(Recorded data)
- - -

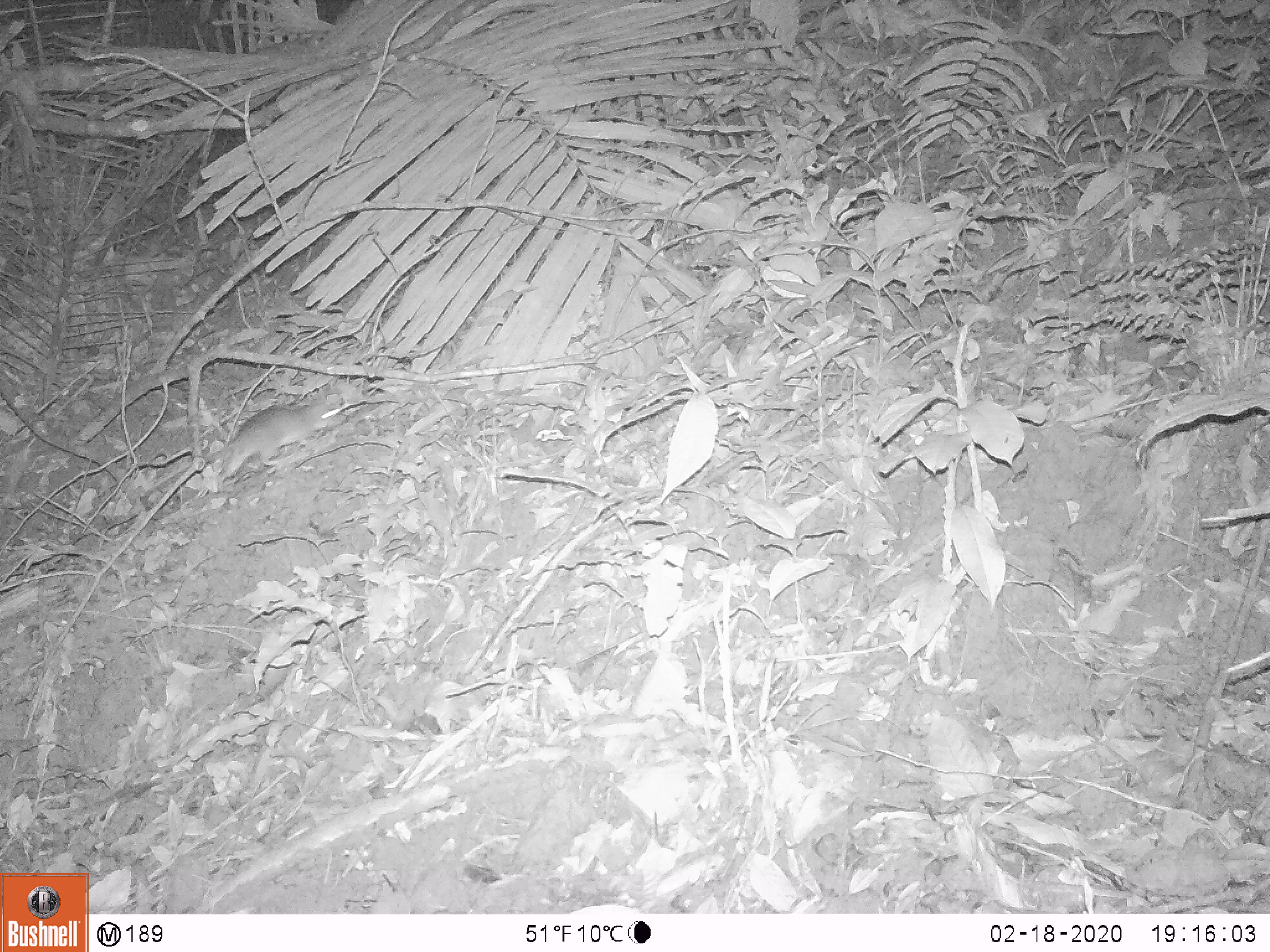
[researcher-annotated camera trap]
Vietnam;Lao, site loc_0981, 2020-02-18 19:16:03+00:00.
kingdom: Animalia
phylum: Chordata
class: Mammalia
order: Rodentia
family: Muridae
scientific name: Muridae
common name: old-world mice and rats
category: unidentified murid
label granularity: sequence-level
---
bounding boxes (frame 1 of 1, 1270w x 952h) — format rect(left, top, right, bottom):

- - -

◆ **Task**: Reproduce all entries without any change, and omit the pictures.

◆ **Answer section**:
[researcher-annotated camera trap]
Vietnam;Lao, site loc_0981, 2020-02-18 19:16:03+00:00.
kingdom: Animalia
phylum: Chordata
class: Mammalia
order: Rodentia
family: Muridae
scientific name: Muridae
common name: old-world mice and rats
category: unidentified murid
label granularity: sequence-level
---
bounding boxes (frame 1 of 1, 1270w x 952h) — format rect(left, top, right, bottom):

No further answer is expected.